How to stop drinking
Excerpt from The Way of a Pilgrim
We draw up to the table and the officer began his story.
“Ever since I was a young man I have been with the army in the field and not on garrison service. I knew my job, and my superior officers liked me for a conscientious second lieutenant. Still, I was young , and so were my friends. Unhappily. I took to drink, and drunkenness became a regular passion with me. So long as I kept away from drink, I was a good officer, but when I gave way to it, I was no good for anything for six weeks at a time. They bore with me for a long while, but the end of it was that after being thoroughly rude while drunk to my commanding officer, I was cashiered and transferred to a garrison as a private soldier for three years. I was threatened with a still more severe punishment if I did not give up drinking and mend my ways. Even in this miserable state of affairs, however much I tried, I could not regain my self control nor cure myself (Ed.: The First Step of Alcoholics Anonymous athough this happened somewhere around 1860. 70+ years before the founding of Alcoholics Anonymous). I found it impossible to get rid of my passion for drink, and it was decided to send me to a disciplinary corp.When I was informed of this I was at my wits end. I was in barracks occupied with my wretched thoughts when there arrived a monk who was going round collecting for a church. We each of us gave him what we could.

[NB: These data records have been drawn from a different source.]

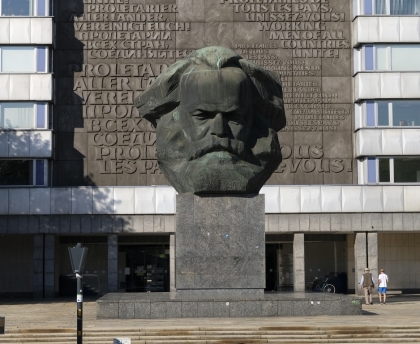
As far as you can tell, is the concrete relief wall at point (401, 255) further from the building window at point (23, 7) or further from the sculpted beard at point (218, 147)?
the sculpted beard at point (218, 147)

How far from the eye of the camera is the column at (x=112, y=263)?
4647 centimetres

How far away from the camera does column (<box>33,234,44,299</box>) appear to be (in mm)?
46781

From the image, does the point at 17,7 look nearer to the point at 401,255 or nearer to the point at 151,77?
the point at 151,77

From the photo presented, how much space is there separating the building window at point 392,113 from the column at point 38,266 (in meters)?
17.7

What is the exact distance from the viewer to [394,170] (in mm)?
47312

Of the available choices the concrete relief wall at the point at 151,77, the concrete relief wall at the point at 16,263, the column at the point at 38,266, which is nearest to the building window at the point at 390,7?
the concrete relief wall at the point at 151,77

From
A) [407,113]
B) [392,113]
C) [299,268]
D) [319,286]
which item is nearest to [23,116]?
[299,268]

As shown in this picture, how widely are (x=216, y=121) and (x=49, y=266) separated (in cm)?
2317

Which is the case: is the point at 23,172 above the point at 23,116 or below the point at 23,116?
below

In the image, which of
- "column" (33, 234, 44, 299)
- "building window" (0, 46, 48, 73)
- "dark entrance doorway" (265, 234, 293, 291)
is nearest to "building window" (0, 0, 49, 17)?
"building window" (0, 46, 48, 73)

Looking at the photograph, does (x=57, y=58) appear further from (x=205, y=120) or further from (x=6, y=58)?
(x=205, y=120)

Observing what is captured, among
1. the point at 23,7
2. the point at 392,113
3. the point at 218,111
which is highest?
the point at 23,7

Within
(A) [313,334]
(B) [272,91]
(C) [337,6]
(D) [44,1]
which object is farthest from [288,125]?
(A) [313,334]

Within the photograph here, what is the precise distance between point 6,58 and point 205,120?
23036 millimetres
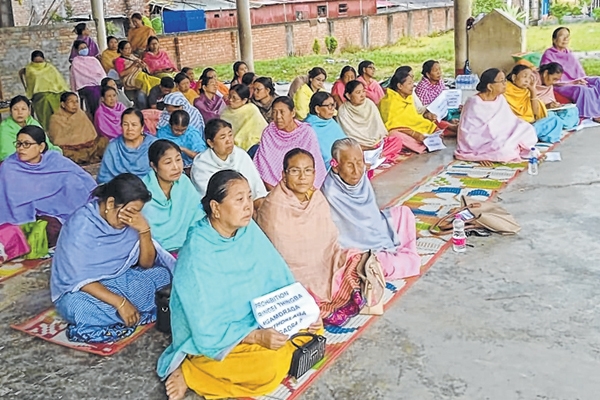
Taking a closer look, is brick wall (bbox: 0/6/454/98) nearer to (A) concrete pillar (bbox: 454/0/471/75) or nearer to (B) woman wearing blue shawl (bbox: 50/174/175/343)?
(A) concrete pillar (bbox: 454/0/471/75)

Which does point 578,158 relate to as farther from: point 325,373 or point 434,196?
point 325,373

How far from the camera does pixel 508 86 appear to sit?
24.3 feet

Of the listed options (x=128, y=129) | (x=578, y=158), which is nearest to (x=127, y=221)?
(x=128, y=129)

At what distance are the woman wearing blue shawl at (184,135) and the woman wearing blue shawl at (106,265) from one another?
2581 mm

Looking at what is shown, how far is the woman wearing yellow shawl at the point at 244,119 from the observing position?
6.73 metres

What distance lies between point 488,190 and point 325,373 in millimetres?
3098

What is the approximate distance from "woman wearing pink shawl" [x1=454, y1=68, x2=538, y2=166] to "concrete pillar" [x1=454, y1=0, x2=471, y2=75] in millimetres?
4891

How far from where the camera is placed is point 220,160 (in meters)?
4.94

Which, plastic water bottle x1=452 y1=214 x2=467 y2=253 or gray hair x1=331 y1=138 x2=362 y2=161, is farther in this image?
plastic water bottle x1=452 y1=214 x2=467 y2=253

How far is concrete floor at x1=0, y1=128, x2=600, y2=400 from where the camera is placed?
9.97ft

He came up to me and asked me why I was so unhappy, and I talked to him and told him my troubles. He sympathized with me and said, “The same thing happened to my own brother, and what do you think helped him? His spiritual father gave him a copy of the Gospels with strict orders to read a chapter a without a moments delay every time he felt a longing for wine coming over him. If the desire continued he was to read a second chapter, and so on. That is what my brother did , and at the end of a very short time his drunkenness came to an end. It is now fifteen years sinced he touched a drop of alcohol. You do the same and you will see how that will help you. I have a copy of the Gospels which you must let me bring you…………………………………………..
I forgot what I gave the monk . But I bought his book of the Gospels,put it away in a trunk with my other things and forgot it. Some while afterward a bout of drunkenness threatened me. An irrestible desire for drink dove me hurriedly to open my trunk to get some money and rush off to the public house. But the first thing my eyes fell on was the copy of the Gospels, and all that the monk had said came back vividly to my mind. I opened the book and began to read the first chapter of St. Matthew. I got to the end of it without understanding a word. Still I remembered that the monk had said:
“No matter if you do not understand, go on reading diligently.” ‘Come ‘, said I ‘I must read the secong Chapter.’ I did so and began to understand a little. So I started on the third chapter and then the barracks bell began to ring. ;everyone had to go to bed, no one was allowed to go out, and I had to stay where I was. When I got up in the morning I was just on the point of going out to get some wine when I suddenly thought-supposing I was to read another chapter. What would be the result? I read it and I did not go to the public house. Again I felt the craving,and again I read a chapter. I felt a certain amount of relief. This encourage me, and from that time on , whenever I felt the need of drink, I used to read a chapter of the Gospels. What is more , as time went on things got better and better, and by the time I had finished all four Gospels my drunkenness was absolutely a thing of the past, and I felt nothing but disgust for it. It is just twenty years now since I drank a drop of alcohol.